9 comments to One horse power

  • Skvez

    You’re probably right, it’s been a while since I’ve seen anything that looks like a shire/draft horse and horses aren’t going to be available in great numbers for breading. I think in terms of beasts of burden we’re going to have to use Oxen instead. These will be a lot more readily available.

    I also fear that the traditional beast-powered ploughs sitting in the corner of fields have rusted through long ago, there will be very few left. Even if the bulk of the ironwork still exists the small parts and tack will have rotted long ago.

  • Skean Dhude

    Mmmm, Maybe a market here for horse breeders like in the old Wild West.

    Won’t be me or one day they will find my trampled body in a field.

    I think you may be right about the tack and small bits but there are probably a few of these still in good nick in someones barn which have been forgotten.

  • joe

    There still are shire horses but they are mainly kept by breeders because they litteraly eat you poor.Ploughs and such are still a common sight around old farms (not the agriculture industry ones) but i doubt they would still be workable.They are mainly used as decoration but you could probably patch one up in a pinch afterall we preppers are one of the most resourceful people there are.

  • Skean Dhude

    Joe,

    Welcome and thanks for that. I have seen a few bits of farm gear around. If I had land I would guess it would be worthwhile looking at buying up some as scrap and fixing them.

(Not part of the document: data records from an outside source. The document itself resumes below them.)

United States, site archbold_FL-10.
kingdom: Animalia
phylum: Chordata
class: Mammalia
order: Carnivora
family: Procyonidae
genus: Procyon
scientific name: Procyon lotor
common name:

    In a TEOTWAWKI sceneario hit Shire Horses would be worth their weight in something worth something. If the green agenda comes about we may see more of them anyway as they become more cost effective.

  • Skvez

    @ Joe
    When you say shire horses will eat you poor, I imagine the eat a lot but do they not eat whatever’s growing in your fallow field? Show horses need fed oates to keep them in top condition with lovely shiny coats but is this necessary with a shire horse?
    Similar to a working vehicle I don’t need the paintwork to look pretty as long as the engine runs (fairly) smooth.

  • Ronnie

    Not a shire, too big and not hardy. Get a native breed, eg. welsh cob or highland pony, don’t bother buying something with papers (obviously they now need passport). These horses will work all day once fit. Something about 14-15hh, will carry a man, a pack, haul your wood, a plough or cart.

    Riding is straighforward, most people can manage to hang on. But you’ll want lessons/practice to cover ground or obsticals like fences/walls fast, drive plough, cart, etc.

    Training a horse to draft is the thing that is nearly lost. There aren’t many people with the skill to get a horse working in harness, and very, very few horses that are trained to ride, drive and work a field.

    As for food, native breeds are hardy, I’ve never had a native in hard enough work for it to really need extra feed. In winter, they’ll need hay, and maybe some grain. But it’ll depend on your space and ground.

    Skvez: If you’re sowing the fallow with a decent mix of grass species, yes. If you’re planning a green manure or just to rest it and leave the weeds to accumulate, no.

  • Skean Dhude

    Ronnie,

    The reason I mentioned the Shires is because they are the only big hosses I know. Massive things.

    Horses have passports? Mine wouldn’t leave the country so I won’t bother. Seems like another tax to me. What a surprise.

    I think using horses is making a comeback. So hopefully it will become a skill again.

  • Ronnie

    Shires are huge, but too huge for general work.
    It is just another tax and layer or bureaucracy, brought in a few years ago, all horses have to have a microchip, put in by a vet and passport. Maybe there is a slight revival in using horses for logging & bracken bashing..? Would be good.

  • Skean Dhude

    Fair enough. Great, another hidden tax by our theiving lords and masters.